> [Problem to work on] Please print every one of the entries below verbatim, line for line, leaving out the pictures.
━━━━━━━━━━
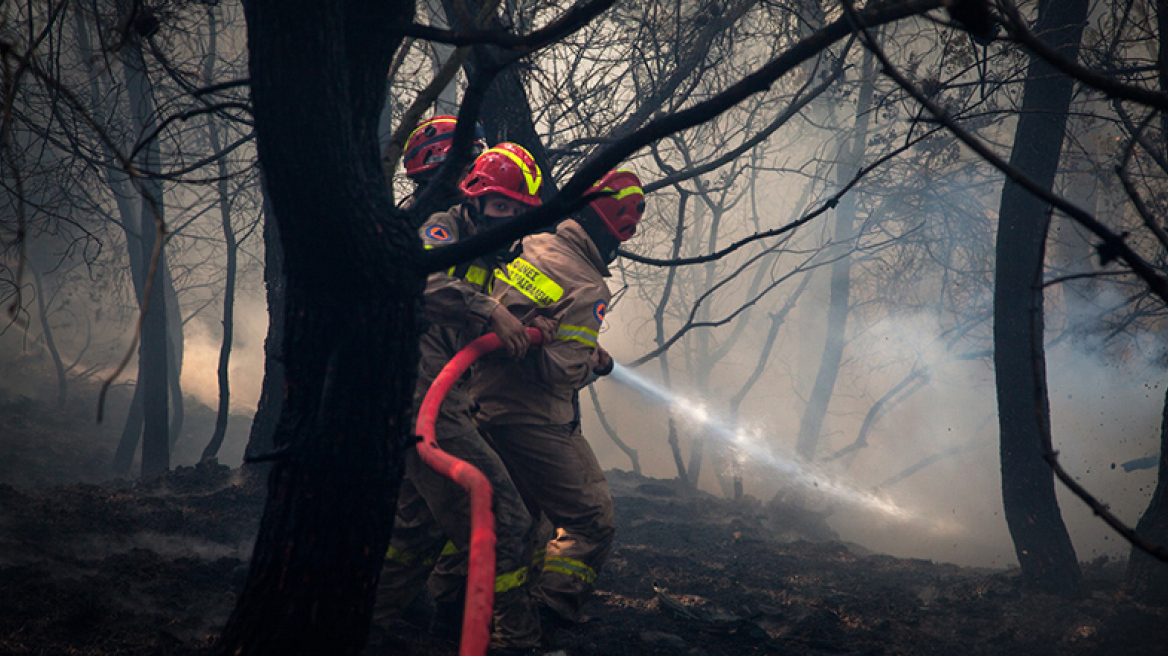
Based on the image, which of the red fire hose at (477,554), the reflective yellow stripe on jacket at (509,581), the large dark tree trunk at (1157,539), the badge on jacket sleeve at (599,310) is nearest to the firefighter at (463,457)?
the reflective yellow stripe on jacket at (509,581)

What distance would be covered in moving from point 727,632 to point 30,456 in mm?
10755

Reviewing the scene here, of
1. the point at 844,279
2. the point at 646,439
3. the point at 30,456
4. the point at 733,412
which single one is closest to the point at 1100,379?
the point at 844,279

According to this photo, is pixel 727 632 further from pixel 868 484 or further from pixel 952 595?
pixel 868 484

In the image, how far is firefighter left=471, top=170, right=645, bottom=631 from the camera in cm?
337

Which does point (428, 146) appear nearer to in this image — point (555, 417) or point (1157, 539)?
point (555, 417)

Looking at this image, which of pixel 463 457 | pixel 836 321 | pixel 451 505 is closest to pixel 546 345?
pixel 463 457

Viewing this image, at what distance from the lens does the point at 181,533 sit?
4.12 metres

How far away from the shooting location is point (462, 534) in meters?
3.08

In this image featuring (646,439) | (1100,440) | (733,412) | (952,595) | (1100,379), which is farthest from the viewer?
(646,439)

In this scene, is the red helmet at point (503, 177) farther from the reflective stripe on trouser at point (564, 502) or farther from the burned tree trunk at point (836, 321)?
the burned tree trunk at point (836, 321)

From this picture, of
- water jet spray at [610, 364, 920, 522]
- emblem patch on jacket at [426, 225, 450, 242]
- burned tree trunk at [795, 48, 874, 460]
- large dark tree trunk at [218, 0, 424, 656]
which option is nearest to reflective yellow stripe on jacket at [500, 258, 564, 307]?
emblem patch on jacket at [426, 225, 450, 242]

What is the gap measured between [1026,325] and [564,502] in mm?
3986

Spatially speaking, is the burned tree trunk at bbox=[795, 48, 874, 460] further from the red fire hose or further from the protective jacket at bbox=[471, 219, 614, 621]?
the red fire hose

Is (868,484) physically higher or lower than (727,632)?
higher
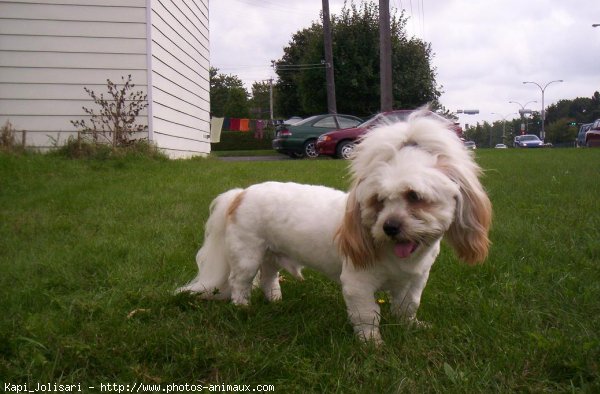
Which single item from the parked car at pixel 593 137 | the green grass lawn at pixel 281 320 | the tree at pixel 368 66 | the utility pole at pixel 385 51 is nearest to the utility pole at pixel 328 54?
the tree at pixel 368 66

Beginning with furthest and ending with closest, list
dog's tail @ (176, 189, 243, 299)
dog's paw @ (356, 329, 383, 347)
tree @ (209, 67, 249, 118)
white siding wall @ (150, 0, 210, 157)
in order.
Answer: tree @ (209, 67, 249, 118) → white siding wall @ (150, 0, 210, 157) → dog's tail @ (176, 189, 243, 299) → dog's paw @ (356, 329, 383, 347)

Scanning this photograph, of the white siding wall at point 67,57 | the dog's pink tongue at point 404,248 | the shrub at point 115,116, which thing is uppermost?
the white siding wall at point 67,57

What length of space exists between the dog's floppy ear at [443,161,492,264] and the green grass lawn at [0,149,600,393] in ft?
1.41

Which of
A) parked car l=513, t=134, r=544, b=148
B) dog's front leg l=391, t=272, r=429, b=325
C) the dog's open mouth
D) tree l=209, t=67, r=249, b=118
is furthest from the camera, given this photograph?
━━━━━━━━━━
> [Response]
Based on the image, which of the red fire hose at (477,554), the reflective yellow stripe on jacket at (509,581), the large dark tree trunk at (1157,539), the badge on jacket sleeve at (599,310) is nearest to the firefighter at (463,457)?
the reflective yellow stripe on jacket at (509,581)

What distance would be covered in moving from point 727,632 to point 30,456 in mm?
10755

Reviewing the scene here, of
1. the point at 844,279
2. the point at 646,439
3. the point at 30,456
4. the point at 733,412
which single one is closest to the point at 1100,379?
the point at 844,279

According to this photo, is pixel 727 632 further from pixel 868 484 or further from pixel 952 595?
pixel 868 484

In the image, how far is firefighter left=471, top=170, right=645, bottom=631 from the camera in cm?
337

Which does point (428, 146) appear nearer to in this image — point (555, 417) or point (1157, 539)?
point (555, 417)

Looking at this image, which of pixel 463 457 | pixel 836 321 | pixel 451 505 is closest to pixel 546 345?
pixel 463 457

Viewing this image, at what distance from the lens does the point at 181,533 sit?
4.12 metres

How far away from the shooting location is point (462, 534) in meters?
3.08

In this image featuring (646,439) | (1100,440) | (733,412) | (952,595) | (1100,379), which is farthest from the viewer?
(646,439)

In this scene, is the red helmet at point (503, 177) farther from the reflective stripe on trouser at point (564, 502) or farther from the burned tree trunk at point (836, 321)?
the burned tree trunk at point (836, 321)

From this picture, of
- water jet spray at [610, 364, 920, 522]
- emblem patch on jacket at [426, 225, 450, 242]
- burned tree trunk at [795, 48, 874, 460]
- large dark tree trunk at [218, 0, 424, 656]
which option is nearest to reflective yellow stripe on jacket at [500, 258, 564, 307]?
emblem patch on jacket at [426, 225, 450, 242]

What is the gap measured between [1026,325] and [564,502] in mm?
3986

Spatially speaking, is the burned tree trunk at bbox=[795, 48, 874, 460] further from the red fire hose or further from the protective jacket at bbox=[471, 219, 614, 621]?
the red fire hose

Is (868,484) physically higher or lower than (727,632)?
higher
Which single item from the parked car at pixel 593 137 | the green grass lawn at pixel 281 320 | the tree at pixel 368 66 | the utility pole at pixel 385 51 is nearest to the utility pole at pixel 328 54?
the tree at pixel 368 66

Beginning with furthest and ending with closest, list
dog's tail @ (176, 189, 243, 299)
dog's paw @ (356, 329, 383, 347)
tree @ (209, 67, 249, 118)
white siding wall @ (150, 0, 210, 157)
in order.
Answer: tree @ (209, 67, 249, 118) → white siding wall @ (150, 0, 210, 157) → dog's tail @ (176, 189, 243, 299) → dog's paw @ (356, 329, 383, 347)

Scanning this photograph, of the white siding wall at point 67,57 | the dog's pink tongue at point 404,248 | the shrub at point 115,116, which thing is uppermost?
the white siding wall at point 67,57

What length of space exists between the dog's floppy ear at [443,161,492,264] and the green grass lawn at [0,149,600,393] in ft?
1.41

Which of
A) parked car l=513, t=134, r=544, b=148
B) dog's front leg l=391, t=272, r=429, b=325
C) the dog's open mouth
D) tree l=209, t=67, r=249, b=118
is furthest from the camera, given this photograph?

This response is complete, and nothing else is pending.